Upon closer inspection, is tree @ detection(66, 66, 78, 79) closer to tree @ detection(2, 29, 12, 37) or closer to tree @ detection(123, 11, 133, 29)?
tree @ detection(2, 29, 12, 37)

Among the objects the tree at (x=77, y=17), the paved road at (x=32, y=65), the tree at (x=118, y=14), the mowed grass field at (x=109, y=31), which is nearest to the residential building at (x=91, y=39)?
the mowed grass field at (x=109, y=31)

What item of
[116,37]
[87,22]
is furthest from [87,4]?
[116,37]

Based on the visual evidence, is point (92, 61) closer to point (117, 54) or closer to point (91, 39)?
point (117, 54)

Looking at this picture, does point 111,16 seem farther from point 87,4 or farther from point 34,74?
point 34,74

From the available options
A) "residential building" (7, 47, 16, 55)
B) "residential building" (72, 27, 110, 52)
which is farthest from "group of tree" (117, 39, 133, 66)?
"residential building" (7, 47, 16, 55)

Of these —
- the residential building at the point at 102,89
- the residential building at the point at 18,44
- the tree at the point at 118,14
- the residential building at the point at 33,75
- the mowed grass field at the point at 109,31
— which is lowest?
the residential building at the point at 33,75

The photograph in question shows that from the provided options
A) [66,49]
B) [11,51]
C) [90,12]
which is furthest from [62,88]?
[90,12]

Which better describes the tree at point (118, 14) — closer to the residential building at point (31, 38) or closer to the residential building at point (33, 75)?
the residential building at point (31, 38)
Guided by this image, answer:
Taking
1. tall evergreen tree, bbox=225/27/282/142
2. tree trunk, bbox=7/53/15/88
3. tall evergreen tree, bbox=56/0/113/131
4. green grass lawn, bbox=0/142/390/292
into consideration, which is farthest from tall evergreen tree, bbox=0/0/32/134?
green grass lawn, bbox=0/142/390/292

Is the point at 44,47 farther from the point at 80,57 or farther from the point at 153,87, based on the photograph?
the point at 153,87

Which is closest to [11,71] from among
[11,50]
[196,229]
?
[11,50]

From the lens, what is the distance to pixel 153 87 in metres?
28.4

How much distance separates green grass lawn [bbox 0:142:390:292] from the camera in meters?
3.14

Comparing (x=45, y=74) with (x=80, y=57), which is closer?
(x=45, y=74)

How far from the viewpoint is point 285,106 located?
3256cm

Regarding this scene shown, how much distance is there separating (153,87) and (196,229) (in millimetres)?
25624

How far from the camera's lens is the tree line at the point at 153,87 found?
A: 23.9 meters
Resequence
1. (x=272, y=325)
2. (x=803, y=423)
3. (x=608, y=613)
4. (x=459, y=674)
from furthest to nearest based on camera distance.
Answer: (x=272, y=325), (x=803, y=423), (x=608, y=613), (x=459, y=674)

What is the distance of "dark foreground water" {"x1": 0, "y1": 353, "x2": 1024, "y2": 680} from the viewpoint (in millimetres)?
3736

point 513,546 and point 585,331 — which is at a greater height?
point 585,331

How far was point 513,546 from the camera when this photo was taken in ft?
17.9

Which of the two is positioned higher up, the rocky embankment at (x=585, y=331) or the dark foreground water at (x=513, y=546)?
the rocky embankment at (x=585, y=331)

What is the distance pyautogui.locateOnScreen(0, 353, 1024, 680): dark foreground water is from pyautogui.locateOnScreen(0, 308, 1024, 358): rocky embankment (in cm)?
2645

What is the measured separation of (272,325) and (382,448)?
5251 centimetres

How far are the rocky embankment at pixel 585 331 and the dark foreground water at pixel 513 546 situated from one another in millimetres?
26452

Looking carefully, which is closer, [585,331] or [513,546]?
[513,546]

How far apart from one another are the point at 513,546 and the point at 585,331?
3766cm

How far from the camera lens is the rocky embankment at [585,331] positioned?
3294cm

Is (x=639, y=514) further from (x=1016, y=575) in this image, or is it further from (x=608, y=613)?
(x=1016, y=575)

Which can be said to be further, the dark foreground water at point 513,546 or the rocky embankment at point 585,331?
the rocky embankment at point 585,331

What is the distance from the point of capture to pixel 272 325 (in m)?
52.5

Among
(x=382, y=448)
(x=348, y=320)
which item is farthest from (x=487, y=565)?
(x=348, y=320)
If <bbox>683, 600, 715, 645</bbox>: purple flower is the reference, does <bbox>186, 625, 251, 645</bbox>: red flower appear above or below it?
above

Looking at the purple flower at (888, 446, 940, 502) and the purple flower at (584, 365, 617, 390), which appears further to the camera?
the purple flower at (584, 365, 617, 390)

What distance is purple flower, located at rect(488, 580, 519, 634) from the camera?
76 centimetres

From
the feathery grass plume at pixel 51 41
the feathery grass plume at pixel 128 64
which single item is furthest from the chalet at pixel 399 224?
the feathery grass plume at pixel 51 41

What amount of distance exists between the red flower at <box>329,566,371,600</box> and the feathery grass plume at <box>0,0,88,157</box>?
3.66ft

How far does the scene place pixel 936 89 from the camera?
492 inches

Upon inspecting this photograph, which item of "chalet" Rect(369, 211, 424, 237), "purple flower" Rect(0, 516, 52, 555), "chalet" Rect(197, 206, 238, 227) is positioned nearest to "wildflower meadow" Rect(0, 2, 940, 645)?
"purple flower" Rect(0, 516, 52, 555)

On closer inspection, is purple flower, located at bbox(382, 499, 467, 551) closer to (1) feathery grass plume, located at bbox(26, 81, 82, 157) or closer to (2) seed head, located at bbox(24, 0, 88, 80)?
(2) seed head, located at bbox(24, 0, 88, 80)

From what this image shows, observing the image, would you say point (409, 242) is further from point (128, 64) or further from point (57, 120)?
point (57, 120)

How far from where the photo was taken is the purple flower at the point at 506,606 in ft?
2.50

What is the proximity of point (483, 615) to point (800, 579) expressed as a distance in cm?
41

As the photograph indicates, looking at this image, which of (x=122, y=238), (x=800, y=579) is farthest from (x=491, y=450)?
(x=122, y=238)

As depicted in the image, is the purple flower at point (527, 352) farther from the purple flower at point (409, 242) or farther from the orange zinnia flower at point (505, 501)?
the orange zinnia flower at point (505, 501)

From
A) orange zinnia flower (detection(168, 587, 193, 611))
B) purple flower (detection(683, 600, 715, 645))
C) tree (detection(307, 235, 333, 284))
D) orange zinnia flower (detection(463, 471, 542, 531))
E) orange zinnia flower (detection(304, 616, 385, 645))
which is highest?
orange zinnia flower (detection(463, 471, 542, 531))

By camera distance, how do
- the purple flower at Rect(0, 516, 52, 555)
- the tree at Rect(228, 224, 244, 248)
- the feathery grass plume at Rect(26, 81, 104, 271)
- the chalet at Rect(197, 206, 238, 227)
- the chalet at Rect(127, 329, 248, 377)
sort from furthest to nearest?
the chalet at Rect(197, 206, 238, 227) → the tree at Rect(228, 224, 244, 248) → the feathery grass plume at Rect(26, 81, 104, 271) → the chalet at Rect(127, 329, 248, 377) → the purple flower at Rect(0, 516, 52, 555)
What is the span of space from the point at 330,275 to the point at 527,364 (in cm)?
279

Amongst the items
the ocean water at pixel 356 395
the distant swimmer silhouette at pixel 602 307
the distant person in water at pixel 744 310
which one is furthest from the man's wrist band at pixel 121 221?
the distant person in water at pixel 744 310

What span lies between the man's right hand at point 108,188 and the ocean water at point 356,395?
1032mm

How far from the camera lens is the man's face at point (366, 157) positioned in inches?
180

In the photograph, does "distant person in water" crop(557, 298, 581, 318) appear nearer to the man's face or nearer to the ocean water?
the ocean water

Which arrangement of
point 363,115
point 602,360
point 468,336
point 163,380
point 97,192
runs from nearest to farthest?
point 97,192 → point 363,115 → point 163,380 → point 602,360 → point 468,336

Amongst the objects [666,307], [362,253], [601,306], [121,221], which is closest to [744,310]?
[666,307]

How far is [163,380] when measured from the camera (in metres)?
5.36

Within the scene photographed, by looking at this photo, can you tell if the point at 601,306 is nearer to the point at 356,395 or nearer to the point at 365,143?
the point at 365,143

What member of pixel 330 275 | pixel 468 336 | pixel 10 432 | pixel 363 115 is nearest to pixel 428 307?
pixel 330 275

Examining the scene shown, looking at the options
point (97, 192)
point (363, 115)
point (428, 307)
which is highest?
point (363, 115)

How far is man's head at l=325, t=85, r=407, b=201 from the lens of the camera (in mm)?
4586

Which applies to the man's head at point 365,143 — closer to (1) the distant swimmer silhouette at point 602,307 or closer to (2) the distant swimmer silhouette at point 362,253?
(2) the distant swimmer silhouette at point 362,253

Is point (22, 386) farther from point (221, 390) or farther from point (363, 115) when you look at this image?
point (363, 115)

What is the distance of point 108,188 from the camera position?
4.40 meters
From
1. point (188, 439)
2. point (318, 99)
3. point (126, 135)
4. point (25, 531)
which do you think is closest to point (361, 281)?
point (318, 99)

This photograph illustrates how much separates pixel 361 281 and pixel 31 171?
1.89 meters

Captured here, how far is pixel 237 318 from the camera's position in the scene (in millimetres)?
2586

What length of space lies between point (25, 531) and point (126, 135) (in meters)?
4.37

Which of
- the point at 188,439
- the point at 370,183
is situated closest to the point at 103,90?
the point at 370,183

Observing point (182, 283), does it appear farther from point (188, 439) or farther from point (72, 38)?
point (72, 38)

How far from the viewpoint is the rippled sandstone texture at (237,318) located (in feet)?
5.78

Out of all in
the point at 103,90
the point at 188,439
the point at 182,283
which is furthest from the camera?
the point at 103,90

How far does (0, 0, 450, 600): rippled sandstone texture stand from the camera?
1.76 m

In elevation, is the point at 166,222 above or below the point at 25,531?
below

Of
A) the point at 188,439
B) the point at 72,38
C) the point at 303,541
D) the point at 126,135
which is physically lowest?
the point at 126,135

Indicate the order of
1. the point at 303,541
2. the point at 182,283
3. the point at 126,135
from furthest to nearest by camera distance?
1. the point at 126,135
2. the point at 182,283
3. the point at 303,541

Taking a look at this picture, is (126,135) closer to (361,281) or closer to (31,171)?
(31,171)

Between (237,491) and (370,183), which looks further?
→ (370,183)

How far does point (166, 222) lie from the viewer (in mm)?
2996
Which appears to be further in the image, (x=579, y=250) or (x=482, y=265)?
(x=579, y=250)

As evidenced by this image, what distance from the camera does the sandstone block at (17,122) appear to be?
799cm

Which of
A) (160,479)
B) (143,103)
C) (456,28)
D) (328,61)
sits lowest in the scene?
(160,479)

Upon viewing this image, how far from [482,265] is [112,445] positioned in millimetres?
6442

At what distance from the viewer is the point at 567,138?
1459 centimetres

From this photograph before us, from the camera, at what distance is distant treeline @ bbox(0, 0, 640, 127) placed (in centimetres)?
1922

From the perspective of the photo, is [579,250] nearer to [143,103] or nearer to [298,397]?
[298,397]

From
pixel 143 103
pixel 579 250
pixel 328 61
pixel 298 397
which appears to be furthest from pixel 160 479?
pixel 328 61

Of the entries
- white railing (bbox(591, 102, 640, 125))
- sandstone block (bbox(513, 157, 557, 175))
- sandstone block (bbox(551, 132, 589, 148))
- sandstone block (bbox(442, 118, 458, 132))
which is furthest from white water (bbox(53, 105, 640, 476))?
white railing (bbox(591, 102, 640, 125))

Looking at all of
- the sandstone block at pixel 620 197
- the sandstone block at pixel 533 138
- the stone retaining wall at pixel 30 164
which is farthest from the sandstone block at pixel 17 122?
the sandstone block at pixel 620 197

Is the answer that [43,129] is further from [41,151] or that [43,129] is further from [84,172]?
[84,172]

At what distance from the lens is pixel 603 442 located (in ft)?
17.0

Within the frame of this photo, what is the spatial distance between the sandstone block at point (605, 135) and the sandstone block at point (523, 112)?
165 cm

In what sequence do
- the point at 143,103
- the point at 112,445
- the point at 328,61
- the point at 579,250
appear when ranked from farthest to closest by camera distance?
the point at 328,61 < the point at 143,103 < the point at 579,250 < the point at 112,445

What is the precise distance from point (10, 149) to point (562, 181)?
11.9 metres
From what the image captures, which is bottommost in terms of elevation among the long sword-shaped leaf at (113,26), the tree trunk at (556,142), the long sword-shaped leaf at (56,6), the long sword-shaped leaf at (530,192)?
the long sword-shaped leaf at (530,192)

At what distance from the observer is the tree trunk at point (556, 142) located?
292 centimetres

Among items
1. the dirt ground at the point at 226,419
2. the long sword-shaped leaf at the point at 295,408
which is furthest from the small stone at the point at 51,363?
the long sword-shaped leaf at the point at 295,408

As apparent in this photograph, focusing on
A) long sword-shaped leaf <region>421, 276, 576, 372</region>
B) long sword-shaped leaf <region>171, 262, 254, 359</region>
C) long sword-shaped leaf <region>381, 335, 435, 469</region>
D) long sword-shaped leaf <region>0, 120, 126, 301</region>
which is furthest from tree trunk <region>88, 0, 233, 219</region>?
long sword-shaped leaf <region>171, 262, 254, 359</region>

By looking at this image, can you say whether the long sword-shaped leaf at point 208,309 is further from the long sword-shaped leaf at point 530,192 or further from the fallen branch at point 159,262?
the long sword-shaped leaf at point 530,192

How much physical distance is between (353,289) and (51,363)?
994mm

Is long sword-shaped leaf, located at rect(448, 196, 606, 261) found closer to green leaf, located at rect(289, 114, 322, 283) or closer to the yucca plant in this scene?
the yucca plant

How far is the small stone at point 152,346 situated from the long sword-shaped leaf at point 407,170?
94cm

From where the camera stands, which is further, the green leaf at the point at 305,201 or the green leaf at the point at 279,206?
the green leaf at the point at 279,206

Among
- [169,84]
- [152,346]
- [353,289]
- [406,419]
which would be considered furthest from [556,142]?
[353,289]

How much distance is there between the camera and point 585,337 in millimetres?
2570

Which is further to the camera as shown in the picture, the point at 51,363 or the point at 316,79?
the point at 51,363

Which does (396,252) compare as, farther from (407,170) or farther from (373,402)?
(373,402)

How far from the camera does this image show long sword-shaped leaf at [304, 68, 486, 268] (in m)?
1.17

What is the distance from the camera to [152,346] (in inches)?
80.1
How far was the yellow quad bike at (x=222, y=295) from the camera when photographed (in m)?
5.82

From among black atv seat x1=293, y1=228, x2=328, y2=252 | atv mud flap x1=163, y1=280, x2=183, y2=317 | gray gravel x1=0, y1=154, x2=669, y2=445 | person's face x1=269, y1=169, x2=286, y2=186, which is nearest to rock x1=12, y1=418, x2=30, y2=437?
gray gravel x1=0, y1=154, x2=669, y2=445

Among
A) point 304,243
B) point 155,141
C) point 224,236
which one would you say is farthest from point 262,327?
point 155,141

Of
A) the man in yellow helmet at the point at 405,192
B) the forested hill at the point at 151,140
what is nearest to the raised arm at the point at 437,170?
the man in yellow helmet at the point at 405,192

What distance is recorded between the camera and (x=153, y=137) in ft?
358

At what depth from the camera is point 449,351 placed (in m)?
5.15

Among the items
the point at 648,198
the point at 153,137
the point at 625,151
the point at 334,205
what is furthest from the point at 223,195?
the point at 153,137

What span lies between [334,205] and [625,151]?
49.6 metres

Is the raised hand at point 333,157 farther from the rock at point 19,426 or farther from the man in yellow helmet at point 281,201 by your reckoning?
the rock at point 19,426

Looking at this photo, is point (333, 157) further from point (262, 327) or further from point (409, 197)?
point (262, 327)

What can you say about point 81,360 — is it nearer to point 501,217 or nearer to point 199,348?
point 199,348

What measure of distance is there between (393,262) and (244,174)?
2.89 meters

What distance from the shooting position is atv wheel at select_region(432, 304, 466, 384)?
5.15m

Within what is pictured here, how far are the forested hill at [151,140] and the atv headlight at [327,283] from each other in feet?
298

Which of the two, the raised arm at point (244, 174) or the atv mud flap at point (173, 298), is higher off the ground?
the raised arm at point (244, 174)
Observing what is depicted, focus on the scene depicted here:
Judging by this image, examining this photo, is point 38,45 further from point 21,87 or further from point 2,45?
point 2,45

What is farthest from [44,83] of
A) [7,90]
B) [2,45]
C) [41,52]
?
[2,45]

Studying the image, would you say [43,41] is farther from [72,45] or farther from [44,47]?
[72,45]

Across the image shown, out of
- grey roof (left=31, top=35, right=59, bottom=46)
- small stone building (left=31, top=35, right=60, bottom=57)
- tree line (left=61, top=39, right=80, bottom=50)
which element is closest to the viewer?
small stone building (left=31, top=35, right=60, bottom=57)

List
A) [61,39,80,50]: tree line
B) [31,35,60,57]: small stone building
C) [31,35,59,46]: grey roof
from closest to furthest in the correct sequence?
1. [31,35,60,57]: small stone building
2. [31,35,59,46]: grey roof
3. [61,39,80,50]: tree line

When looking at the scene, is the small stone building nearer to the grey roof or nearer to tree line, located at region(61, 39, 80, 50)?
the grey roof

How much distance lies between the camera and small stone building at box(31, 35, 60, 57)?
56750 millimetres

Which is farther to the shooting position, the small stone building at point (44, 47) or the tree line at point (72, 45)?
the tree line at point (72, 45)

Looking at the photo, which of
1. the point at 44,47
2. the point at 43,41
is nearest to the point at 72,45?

» What this task involves
Exactly and only the lines from the one containing "When looking at" through the end of the material are to be reproduced, both ends included.

» Written answer
When looking at the scene, is the small stone building nearer to the grey roof or nearer to tree line, located at region(61, 39, 80, 50)?
the grey roof

How much distance lies between the camera and small stone building at box(31, 35, 60, 57)?
56750 millimetres

Which is farther to the shooting position, the small stone building at point (44, 47) or the tree line at point (72, 45)?
the tree line at point (72, 45)

Looking at the photo, which of
1. the point at 44,47
2. the point at 43,41
is nearest to the point at 72,45?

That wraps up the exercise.